Here are just a few examples of the many in the current catalog. Item 98 offers The Hagadah of Passover. Edited by David and Tamar de Sola Pool. For Members of the Armed Forces of the United States. Just for a background, 550,000 Jews served in the US Armed forces in WWII. Every soldier was issued one of these Haggadot, they are thus not rare in any way. The asking price currently by competitive booksellers is $40-50. If you prefer to buy at auction, the estimate is $300 - $400.
Take a look at item 68 as well, offerring White, William Charles. Chinese Jews, the classic 3 volume set which you can buy now online for under $200. We sold a set in the store just this week for $120. Auction's asking price? $600 - $900. Item 60 offers He'ach published by Tomchei Temimim in Lubavitch. This is indeed a nice historical item, but any honest dealer will ask for no more than $250 for it, while in the auction the reserve is set at $1,000. There are scores of other items like this throughout the auction as well. After a quick search online, I was able to find items 18, 37, and 38 online for pennies on the dollar as well. What, if so, is the reason behind this? Why would someone pay multiple times the value of something for an item they can get for a few pennies elsewhere?

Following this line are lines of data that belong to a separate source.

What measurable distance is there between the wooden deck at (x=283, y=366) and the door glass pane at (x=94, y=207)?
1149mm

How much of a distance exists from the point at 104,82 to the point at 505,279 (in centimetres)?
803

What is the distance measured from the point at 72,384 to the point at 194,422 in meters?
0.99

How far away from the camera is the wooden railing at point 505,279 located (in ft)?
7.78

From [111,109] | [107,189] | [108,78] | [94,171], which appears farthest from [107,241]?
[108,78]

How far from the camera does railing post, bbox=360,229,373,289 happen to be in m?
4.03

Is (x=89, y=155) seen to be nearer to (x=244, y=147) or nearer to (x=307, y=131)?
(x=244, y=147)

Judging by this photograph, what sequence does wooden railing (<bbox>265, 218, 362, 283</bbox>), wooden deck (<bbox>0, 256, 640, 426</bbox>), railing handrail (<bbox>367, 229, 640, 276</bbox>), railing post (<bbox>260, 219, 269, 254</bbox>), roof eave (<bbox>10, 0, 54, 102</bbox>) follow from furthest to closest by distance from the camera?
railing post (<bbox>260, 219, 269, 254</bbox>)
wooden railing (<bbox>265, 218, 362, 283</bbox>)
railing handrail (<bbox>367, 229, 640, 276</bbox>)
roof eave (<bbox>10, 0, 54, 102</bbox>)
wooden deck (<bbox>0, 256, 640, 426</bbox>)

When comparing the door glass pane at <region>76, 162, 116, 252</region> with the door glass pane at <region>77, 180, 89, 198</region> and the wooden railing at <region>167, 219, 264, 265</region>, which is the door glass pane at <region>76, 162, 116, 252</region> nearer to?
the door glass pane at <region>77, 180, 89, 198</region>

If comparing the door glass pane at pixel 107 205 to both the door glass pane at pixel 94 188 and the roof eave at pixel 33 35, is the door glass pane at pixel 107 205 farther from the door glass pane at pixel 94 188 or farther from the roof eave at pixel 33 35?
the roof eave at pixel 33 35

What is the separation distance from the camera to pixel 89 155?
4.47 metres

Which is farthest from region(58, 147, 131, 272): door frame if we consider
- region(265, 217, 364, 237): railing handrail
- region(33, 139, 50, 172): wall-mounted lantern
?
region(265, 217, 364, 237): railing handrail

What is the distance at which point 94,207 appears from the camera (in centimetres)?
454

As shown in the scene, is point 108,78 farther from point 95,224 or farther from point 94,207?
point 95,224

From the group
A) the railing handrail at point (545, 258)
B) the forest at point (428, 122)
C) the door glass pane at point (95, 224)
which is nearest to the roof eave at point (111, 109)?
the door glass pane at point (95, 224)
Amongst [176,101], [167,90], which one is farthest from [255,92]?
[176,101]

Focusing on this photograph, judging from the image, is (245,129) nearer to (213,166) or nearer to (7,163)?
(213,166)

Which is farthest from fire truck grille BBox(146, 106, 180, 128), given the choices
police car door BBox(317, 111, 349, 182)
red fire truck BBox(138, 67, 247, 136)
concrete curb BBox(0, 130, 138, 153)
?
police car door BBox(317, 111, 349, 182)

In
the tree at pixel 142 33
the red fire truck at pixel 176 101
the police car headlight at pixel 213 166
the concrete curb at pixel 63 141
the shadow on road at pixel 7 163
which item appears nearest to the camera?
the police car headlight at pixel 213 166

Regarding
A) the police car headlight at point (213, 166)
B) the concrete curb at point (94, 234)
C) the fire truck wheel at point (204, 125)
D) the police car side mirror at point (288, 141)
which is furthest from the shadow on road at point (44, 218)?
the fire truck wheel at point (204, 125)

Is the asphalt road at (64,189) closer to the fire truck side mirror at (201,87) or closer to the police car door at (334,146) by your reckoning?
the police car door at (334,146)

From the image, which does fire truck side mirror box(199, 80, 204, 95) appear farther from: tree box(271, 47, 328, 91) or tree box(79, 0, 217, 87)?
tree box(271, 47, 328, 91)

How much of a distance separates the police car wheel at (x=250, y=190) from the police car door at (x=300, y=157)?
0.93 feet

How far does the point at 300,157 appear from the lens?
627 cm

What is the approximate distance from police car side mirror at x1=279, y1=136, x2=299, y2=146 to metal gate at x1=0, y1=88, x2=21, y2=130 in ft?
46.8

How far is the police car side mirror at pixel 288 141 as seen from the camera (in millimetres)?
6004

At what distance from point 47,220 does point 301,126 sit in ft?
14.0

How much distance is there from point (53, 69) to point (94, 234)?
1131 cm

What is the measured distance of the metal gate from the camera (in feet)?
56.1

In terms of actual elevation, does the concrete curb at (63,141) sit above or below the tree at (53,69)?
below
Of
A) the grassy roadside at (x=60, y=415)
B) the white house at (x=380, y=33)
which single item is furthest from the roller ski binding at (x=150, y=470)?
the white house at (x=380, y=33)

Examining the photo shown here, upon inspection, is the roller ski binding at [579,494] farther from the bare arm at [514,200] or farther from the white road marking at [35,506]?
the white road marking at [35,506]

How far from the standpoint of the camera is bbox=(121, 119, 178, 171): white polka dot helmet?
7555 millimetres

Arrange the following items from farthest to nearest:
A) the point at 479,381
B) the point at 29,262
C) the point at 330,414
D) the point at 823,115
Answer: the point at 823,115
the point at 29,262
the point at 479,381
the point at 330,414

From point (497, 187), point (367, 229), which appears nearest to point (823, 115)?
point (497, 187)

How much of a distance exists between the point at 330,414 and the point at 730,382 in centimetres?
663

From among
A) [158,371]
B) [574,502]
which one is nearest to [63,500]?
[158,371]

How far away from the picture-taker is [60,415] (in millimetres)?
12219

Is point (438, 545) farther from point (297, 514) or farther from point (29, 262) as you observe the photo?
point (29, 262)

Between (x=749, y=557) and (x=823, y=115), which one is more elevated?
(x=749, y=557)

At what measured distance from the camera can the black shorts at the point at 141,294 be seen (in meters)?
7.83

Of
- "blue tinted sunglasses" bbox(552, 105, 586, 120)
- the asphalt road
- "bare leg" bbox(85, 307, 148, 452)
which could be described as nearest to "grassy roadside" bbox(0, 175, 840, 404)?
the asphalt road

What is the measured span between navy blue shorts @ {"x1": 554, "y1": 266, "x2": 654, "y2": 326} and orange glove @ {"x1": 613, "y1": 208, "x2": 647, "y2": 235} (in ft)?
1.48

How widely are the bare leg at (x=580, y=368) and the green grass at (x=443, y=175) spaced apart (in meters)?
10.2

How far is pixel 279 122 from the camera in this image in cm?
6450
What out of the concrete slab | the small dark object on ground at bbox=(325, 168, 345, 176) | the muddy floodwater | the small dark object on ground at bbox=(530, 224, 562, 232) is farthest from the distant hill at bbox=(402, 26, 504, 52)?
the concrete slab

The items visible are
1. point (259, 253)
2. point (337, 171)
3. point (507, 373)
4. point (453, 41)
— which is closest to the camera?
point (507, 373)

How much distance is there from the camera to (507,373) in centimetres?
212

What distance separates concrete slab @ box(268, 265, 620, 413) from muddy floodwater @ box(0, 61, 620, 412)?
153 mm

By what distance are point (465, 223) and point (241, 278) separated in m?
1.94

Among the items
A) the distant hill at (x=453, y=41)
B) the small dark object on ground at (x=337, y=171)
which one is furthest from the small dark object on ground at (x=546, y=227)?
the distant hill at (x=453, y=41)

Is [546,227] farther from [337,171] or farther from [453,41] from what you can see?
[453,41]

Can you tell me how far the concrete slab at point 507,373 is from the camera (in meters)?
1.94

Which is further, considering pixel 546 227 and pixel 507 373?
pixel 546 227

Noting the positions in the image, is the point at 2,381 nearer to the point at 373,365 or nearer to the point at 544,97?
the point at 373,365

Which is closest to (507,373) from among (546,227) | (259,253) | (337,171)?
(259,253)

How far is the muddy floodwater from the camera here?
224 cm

|Brooklyn Museum - A Book Auction at Sotheby's - Thomas Rowlandson|
I have found that the psychology behind these purchases are several. Firstly, there is the prestige of buying at auction. I have many a time, viewed collections, where the auction tags are prominently displayed with the item purchased, ensuring that every observer knows where the item was purchased. I have heard many an ignorant collector take pride in buying something at say Sotheby's for example, though he couldn't for the life of him tell you anything about it. To prove this is true, ask any dealer and they can vouch this happens more often than not, when underbidders are offered a second copy of an item they bid on just seconds ago, they invariably turn it down. Nothing has changed in those few interim seconds other than their ability to say they bought it at auction. Not that there is anything wrong with buyers who buy this way, I just think it is an interesting observation. If a buyer is willing to pay for the experience, so be it.
Another factor, unfortunately, is auction houses intentionally preying on clueless customers. If, for example, they know they have an uniformed customer who collects Haggadot and lacks a specific one, they intentionally multiply the price, describe it as "rare" and place it in auction even though otherwise it would be of no interest. Several auction houses have been caught shill bidding against real bidders as well. Often, there may be a dealer involved as well, who may go as far as placing an item in an auction, and then go and convince one of his customers to bid on the item.
A final ingredient in the magic-spell cast by auctions was uncovered by researchers from Princeton. Their experiments asked volunteers to play on-line auctions with different rules. Some of these auctions had rules that encouraged over-bidding (like typical open auctions, which most of us are familiar with from movies), and some had rules that encouraged rational behavior (like the eBay structure). With enough guidance from the auction rules, the bidders didn’t end up paying much more than they originally thought was reasonable – but only if they thought they were bidding against a computer programme. As soon as the volunteers thought they were bidding against other live humans they found it impossible to bid rationally, whatever the auction rules.
This implies that the competitive element of auctions is crucial to provoking our irrational buying behavior. Once we’re involved in an auction we’re not just paying to own the sale item, we’re paying to beat other people who are bidding and prevent them from having it.
So it seems Gore Vidal had human nature, and the psychology of auctions, about right when he said: “It is not enough to succeed. Others must fail.”